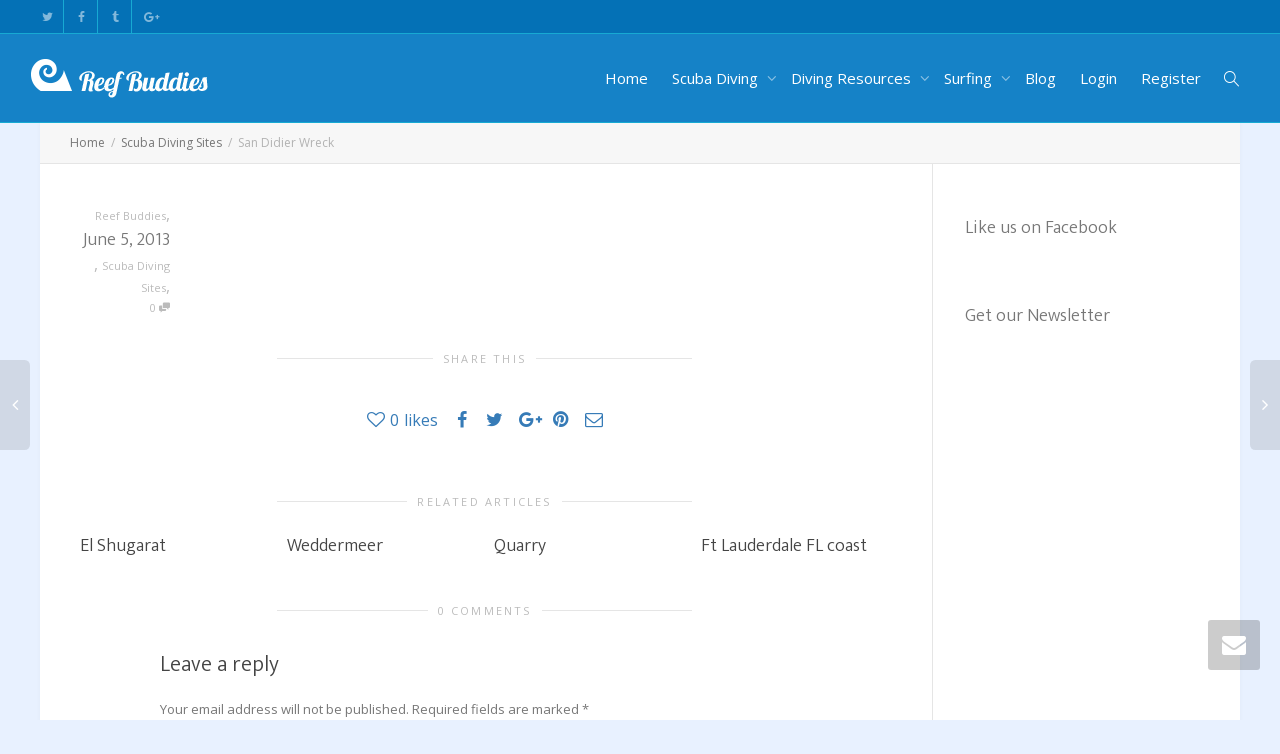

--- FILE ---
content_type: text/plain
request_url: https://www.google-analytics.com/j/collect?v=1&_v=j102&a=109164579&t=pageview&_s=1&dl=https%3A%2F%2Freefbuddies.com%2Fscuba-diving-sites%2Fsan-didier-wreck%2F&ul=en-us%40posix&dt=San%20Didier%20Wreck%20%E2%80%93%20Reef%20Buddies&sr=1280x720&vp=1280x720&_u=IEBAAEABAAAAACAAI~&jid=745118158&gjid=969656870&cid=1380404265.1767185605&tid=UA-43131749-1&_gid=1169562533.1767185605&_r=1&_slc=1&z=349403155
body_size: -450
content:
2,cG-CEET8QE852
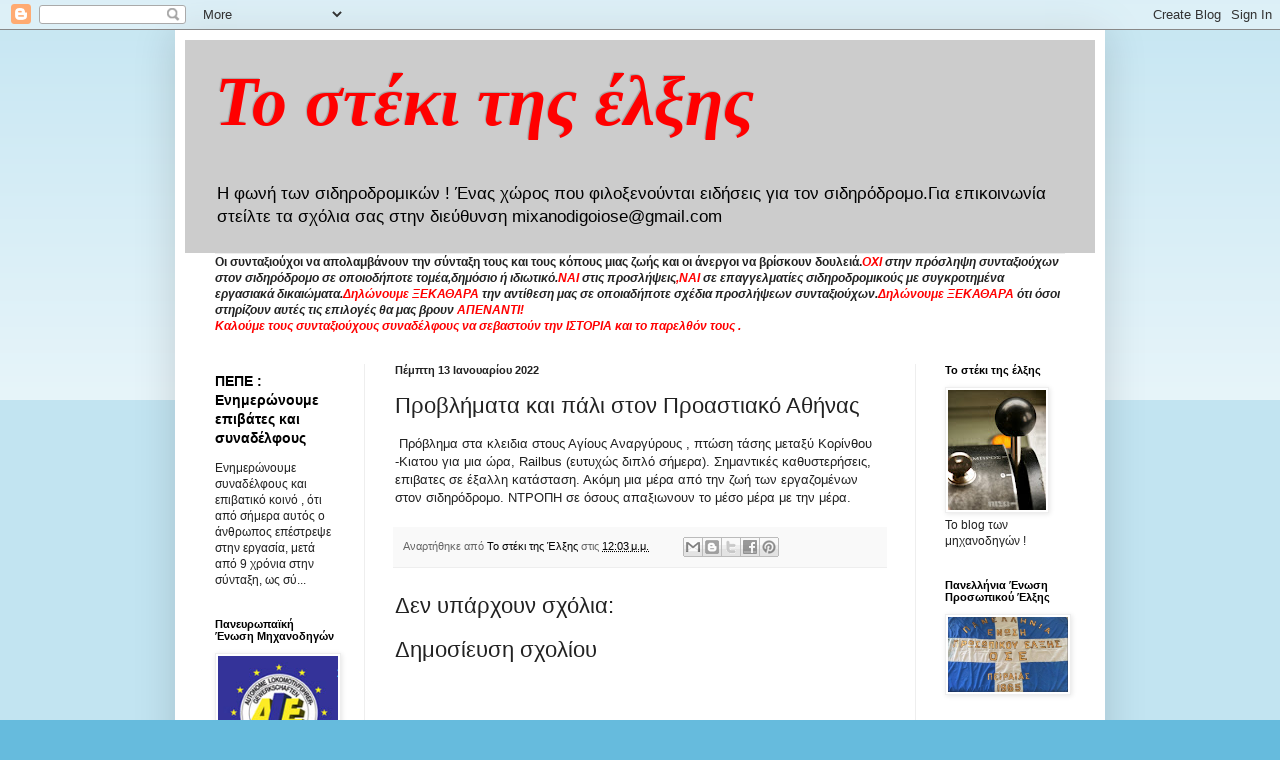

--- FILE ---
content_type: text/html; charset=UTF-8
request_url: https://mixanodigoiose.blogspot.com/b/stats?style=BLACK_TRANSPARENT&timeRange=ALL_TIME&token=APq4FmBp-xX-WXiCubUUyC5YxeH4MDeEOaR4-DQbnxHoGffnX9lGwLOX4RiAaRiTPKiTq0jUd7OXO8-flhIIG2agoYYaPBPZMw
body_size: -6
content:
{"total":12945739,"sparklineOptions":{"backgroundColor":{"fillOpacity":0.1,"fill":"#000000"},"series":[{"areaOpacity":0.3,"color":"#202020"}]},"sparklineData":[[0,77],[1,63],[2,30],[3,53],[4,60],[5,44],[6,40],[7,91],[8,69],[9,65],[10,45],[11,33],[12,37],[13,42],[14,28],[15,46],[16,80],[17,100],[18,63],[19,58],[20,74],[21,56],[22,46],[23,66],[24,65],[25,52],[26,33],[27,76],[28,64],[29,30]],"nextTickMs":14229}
* * *
Exercise aim:
When a picture appears in the material, please pass over it while retyping the rest exactly.

Response to this task:
--- FILE ---
content_type: text/plain
request_url: https://www.google-analytics.com/j/collect?v=1&_v=j102&a=109164579&t=pageview&_s=1&dl=https%3A%2F%2Freefbuddies.com%2Fscuba-diving-sites%2Fsan-didier-wreck%2F&ul=en-us%40posix&dt=San%20Didier%20Wreck%20%E2%80%93%20Reef%20Buddies&sr=1280x720&vp=1280x720&_u=IEBAAEABAAAAACAAI~&jid=745118158&gjid=969656870&cid=1380404265.1767185605&tid=UA-43131749-1&_gid=1169562533.1767185605&_r=1&_slc=1&z=349403155
body_size: -450
content:
2,cG-CEET8QE852

--- FILE ---
content_type: text/html; charset=UTF-8
request_url: https://mixanodigoiose.blogspot.com/b/stats?style=BLACK_TRANSPARENT&timeRange=ALL_TIME&token=APq4FmBp-xX-WXiCubUUyC5YxeH4MDeEOaR4-DQbnxHoGffnX9lGwLOX4RiAaRiTPKiTq0jUd7OXO8-flhIIG2agoYYaPBPZMw
body_size: -6
content:
{"total":12945739,"sparklineOptions":{"backgroundColor":{"fillOpacity":0.1,"fill":"#000000"},"series":[{"areaOpacity":0.3,"color":"#202020"}]},"sparklineData":[[0,77],[1,63],[2,30],[3,53],[4,60],[5,44],[6,40],[7,91],[8,69],[9,65],[10,45],[11,33],[12,37],[13,42],[14,28],[15,46],[16,80],[17,100],[18,63],[19,58],[20,74],[21,56],[22,46],[23,66],[24,65],[25,52],[26,33],[27,76],[28,64],[29,30]],"nextTickMs":14229}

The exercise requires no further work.